2/27/2009 11:09:00 AM

 



ZHANG:
A human rights group says that authorities in Burma deliberately blocked the distribution of humanitarian aid after cyclone Nargis. The storm that killed 140,000 people and devastated the Irrawaddy Delta region last May.

STORY:
Aid officials say that cyclone survivors continue to suffer in the worst hit areas of the Irrawaddy Delta.

They had tried to get aid workers and supplies into here after the cyclone but were turned away by Burma’s military junta.

A report released by Johns Hopkins Bloomberg School of Public Health in Bangkok reveals that some cyclone survivors have been victims of human rights abuses.

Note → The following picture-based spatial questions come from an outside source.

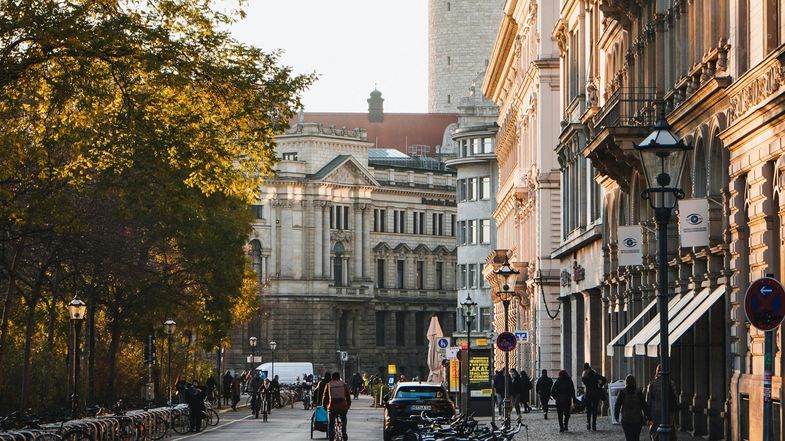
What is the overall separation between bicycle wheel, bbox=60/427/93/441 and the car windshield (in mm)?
8009

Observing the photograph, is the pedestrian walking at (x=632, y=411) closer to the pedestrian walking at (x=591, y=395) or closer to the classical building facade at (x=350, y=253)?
the pedestrian walking at (x=591, y=395)

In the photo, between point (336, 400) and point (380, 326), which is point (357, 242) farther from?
point (336, 400)

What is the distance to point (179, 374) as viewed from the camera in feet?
257

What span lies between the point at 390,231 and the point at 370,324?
955cm

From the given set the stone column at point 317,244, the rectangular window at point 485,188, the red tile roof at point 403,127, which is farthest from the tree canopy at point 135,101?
the red tile roof at point 403,127

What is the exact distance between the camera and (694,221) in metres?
31.7

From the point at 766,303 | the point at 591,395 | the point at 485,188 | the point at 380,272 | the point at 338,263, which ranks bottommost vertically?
the point at 591,395

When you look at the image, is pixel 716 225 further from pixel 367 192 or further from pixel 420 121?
pixel 420 121

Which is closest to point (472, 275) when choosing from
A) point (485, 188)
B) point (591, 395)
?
point (485, 188)

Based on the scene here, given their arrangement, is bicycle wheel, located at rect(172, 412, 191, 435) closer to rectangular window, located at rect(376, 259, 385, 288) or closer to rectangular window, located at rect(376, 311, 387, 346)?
rectangular window, located at rect(376, 311, 387, 346)

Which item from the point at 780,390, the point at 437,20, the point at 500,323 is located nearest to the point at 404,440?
the point at 780,390

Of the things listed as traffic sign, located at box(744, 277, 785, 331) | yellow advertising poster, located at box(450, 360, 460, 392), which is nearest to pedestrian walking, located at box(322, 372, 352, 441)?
traffic sign, located at box(744, 277, 785, 331)

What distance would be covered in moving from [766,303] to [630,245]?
22.7 m

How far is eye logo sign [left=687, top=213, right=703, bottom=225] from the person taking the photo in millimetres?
31672
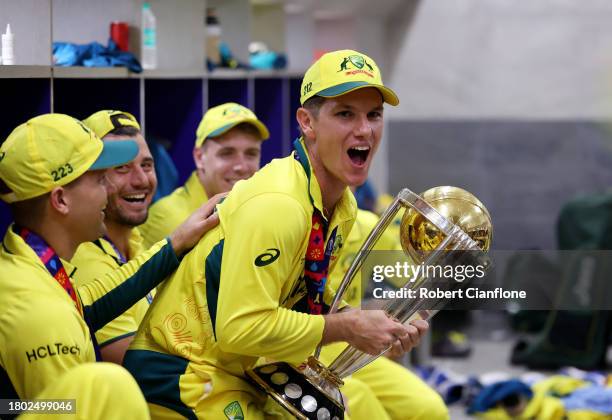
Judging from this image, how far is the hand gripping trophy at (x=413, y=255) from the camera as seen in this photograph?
2.67m

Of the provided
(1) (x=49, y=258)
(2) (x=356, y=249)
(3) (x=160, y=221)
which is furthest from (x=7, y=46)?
(2) (x=356, y=249)

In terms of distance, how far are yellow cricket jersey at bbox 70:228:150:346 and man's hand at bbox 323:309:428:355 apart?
2.55 ft

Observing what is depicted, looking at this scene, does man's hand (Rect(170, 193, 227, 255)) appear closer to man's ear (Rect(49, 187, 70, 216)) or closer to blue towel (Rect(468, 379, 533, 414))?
man's ear (Rect(49, 187, 70, 216))

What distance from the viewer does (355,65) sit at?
2697 millimetres

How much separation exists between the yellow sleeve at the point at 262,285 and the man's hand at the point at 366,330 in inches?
1.5

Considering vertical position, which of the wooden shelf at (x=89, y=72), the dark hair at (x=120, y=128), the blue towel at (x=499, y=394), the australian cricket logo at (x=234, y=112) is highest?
the wooden shelf at (x=89, y=72)

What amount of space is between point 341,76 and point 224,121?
1.70 m

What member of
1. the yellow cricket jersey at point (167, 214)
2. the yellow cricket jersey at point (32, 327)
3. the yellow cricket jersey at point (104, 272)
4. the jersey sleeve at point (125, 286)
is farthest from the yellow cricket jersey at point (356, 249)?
the yellow cricket jersey at point (32, 327)

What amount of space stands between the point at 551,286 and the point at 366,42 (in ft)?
7.53

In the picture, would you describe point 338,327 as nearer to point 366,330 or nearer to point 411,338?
point 366,330

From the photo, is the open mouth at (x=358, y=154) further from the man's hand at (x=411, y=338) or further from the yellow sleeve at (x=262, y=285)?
the man's hand at (x=411, y=338)

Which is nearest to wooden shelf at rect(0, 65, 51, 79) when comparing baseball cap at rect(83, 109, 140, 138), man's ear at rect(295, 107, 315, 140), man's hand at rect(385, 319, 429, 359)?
baseball cap at rect(83, 109, 140, 138)

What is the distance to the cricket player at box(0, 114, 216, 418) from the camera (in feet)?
7.49

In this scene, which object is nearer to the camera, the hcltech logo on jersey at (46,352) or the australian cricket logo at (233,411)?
the hcltech logo on jersey at (46,352)
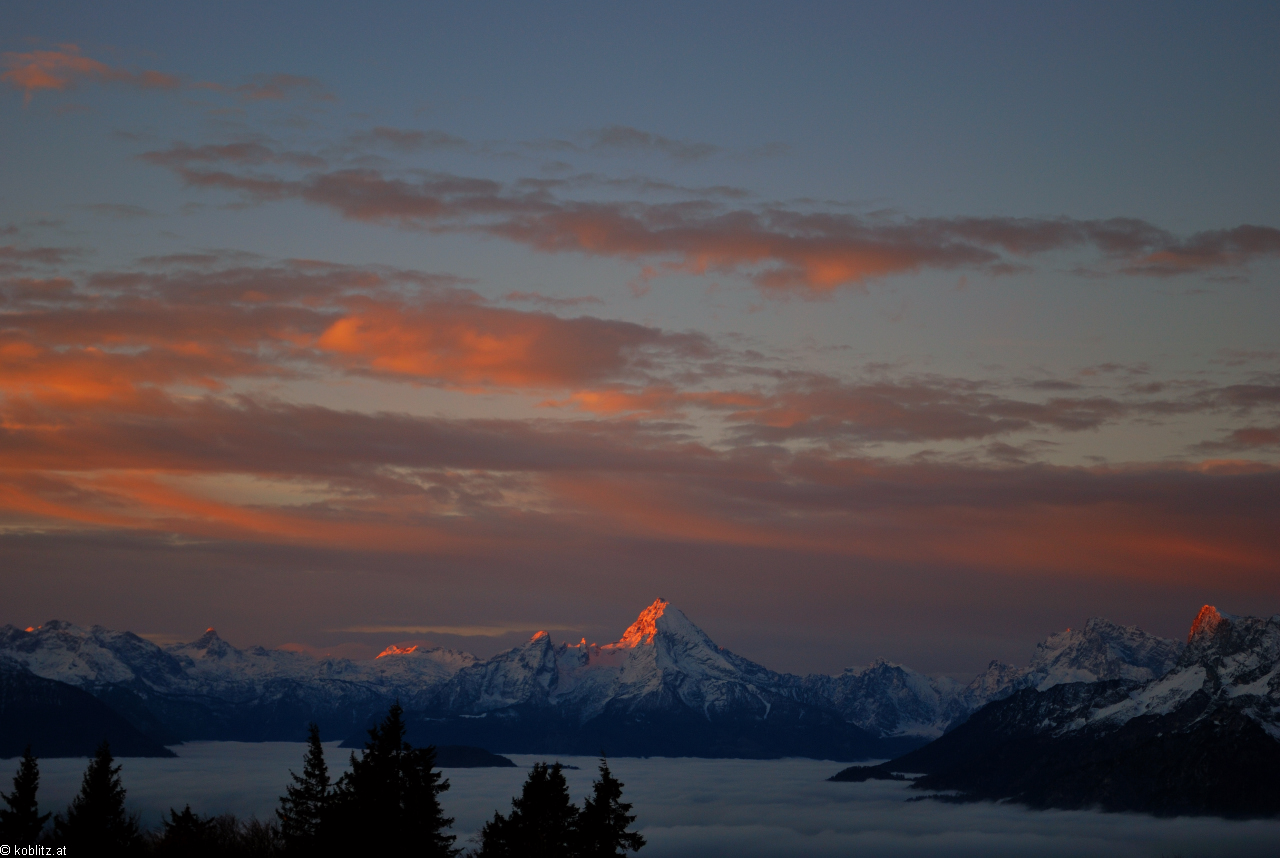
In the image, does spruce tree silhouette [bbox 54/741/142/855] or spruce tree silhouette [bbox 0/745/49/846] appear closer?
spruce tree silhouette [bbox 54/741/142/855]

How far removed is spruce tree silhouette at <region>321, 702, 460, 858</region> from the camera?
8444 cm

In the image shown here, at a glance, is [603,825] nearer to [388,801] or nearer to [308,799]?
[388,801]

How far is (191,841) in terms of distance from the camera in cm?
11225

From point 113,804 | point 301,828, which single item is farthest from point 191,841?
point 113,804

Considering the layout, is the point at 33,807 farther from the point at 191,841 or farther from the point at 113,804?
the point at 191,841

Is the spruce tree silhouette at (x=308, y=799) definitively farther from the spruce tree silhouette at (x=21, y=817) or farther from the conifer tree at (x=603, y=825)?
the spruce tree silhouette at (x=21, y=817)

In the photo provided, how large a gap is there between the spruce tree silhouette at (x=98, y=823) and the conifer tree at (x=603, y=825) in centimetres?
4437

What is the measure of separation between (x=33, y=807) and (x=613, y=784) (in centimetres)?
6101

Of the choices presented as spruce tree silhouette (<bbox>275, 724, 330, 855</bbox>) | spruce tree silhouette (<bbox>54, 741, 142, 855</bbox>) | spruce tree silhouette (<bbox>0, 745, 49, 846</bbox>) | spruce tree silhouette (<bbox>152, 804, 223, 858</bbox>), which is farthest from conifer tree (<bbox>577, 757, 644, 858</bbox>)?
spruce tree silhouette (<bbox>0, 745, 49, 846</bbox>)

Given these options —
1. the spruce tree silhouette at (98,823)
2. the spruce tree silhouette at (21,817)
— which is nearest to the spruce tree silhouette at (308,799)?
the spruce tree silhouette at (98,823)

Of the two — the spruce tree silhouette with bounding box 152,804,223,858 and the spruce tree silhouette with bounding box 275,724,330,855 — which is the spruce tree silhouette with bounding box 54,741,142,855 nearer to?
the spruce tree silhouette with bounding box 152,804,223,858

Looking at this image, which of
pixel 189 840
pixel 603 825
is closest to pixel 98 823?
pixel 189 840

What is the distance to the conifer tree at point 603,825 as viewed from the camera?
10469 cm

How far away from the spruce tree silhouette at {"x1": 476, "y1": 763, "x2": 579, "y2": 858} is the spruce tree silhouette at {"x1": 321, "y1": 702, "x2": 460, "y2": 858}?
1533 cm
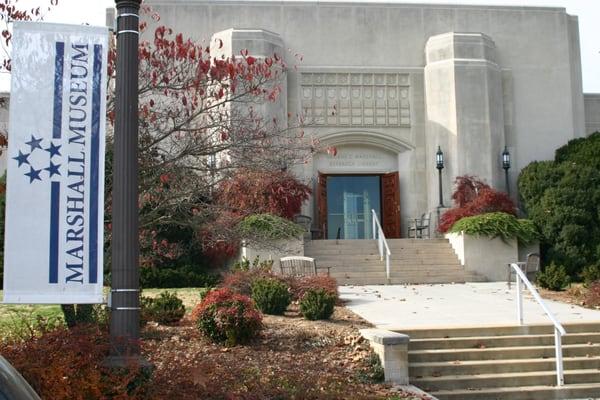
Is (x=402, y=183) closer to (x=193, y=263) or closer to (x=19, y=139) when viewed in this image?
(x=193, y=263)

[Chris Beyrer, John Hopkins Bloomberg]:
"Virtually everybody we interviewed reported forced relocation. Forced labor was also common. Forced child labor was less common but also reported with some frequency. The confiscation, theft and re-sell of relief aid was ubiquitous. That was appeared to be very much standard operating procedure throughout the area."

And when the aid finally started trickling in much of it was diverted, in some cases with the help of the donor.

[Chris Beyrer, John Hopkins Bloomberg]:
"What is surprising is that it has happened with much greater involvement of the international community in one of these areas."

The report titled "After the Storm: Voices from the Delta," calls for the U.N. Commission of Inquiry to investigate claims of human rights abuses.

It also calls for the military junta to immediately release all relief workers that were arrested.

[Chris Beyrer, John Hopkins Bloomberg]:
"We clearly need there to be a more thorough investigation that needs to be independent. That's one of the things we are calling for. And we would hope that ASEAN and the other U.N. international NGOs would support that and would want to optimise the protection of vulnerable people, of women and children in particular in the next phases of the cyclone response."

But life is still tough on the Irrawaddy Delta, 220km southwest of capital Yangon. Many here still live in makeshift housing and agricultural activity has not recovered due to the lack of farming equipment, buffaloes and paddy.